Keep only the lines of the records below that contain the word "from", and copy each one out.

**RECORDED DATA:**
┄┄┄┄┄┄

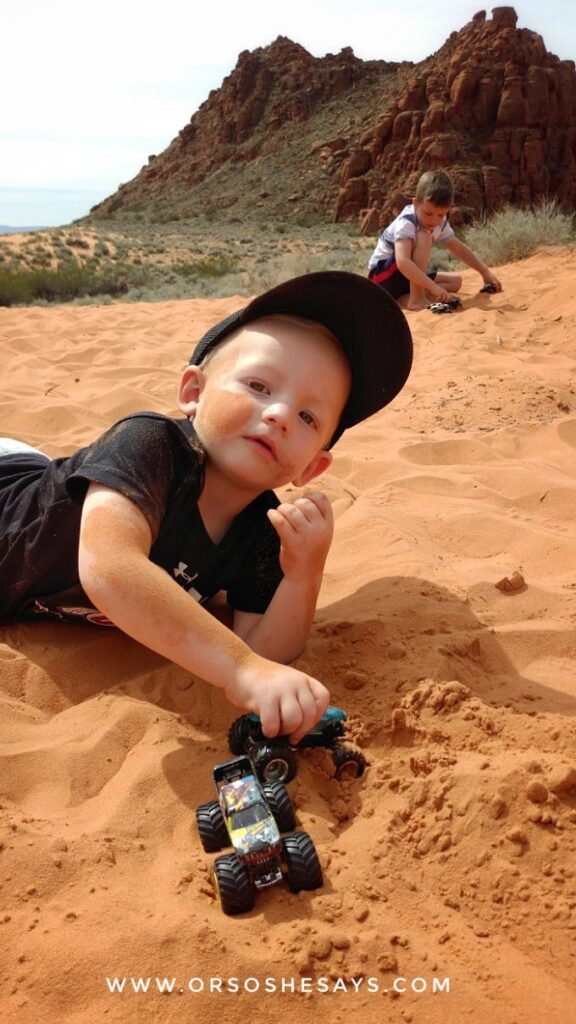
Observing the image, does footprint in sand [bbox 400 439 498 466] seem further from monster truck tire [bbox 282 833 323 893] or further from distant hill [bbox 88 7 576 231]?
distant hill [bbox 88 7 576 231]

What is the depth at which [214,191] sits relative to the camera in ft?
151

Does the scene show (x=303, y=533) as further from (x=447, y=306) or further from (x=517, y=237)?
(x=517, y=237)

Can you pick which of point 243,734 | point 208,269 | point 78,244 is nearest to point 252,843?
point 243,734

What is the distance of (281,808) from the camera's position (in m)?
1.48

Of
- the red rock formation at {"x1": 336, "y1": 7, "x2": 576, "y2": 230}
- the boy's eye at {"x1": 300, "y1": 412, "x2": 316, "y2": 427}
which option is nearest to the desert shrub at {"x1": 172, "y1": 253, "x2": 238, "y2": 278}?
the boy's eye at {"x1": 300, "y1": 412, "x2": 316, "y2": 427}

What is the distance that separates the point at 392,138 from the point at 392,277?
2973 centimetres

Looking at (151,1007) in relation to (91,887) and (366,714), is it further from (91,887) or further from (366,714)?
(366,714)

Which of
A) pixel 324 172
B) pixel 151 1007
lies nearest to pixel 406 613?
pixel 151 1007

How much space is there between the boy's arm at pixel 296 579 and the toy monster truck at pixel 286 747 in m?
0.37

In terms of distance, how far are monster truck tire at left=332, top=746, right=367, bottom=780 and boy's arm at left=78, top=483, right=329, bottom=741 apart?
Result: 146mm

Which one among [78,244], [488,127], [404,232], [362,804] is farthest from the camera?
[488,127]

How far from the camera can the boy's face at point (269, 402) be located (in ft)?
6.28

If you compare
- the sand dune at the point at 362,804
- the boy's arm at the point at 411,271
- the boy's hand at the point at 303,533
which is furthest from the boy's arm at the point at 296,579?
the boy's arm at the point at 411,271

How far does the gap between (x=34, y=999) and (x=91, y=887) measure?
0.21m
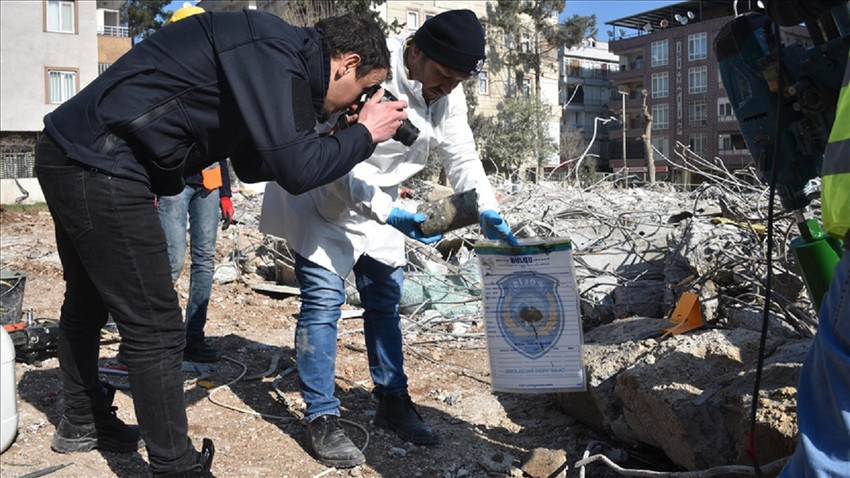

┄┄┄┄┄┄

**THE ANSWER:**
Observing the image, does footprint in sand [bbox 400 439 498 466] seem further from monster truck tire [bbox 282 833 323 893] or further from distant hill [bbox 88 7 576 231]?
Does the scene show (x=303, y=533) as further from (x=447, y=306) or further from (x=517, y=237)?
What is the distance of (281,808) from the camera's position (in m)?
What is the distance that separates the point at 392,138 from the point at 392,277?
Looking at (151,1007) in relation to (91,887) and (366,714), is it further from (91,887) or further from (366,714)?
Which one among [78,244], [488,127], [404,232], [362,804] is farthest from the camera?
How far from the camera can the boy's face at point (269, 402) be located (in ft)?
which is furthest from the boy's arm at the point at 296,579?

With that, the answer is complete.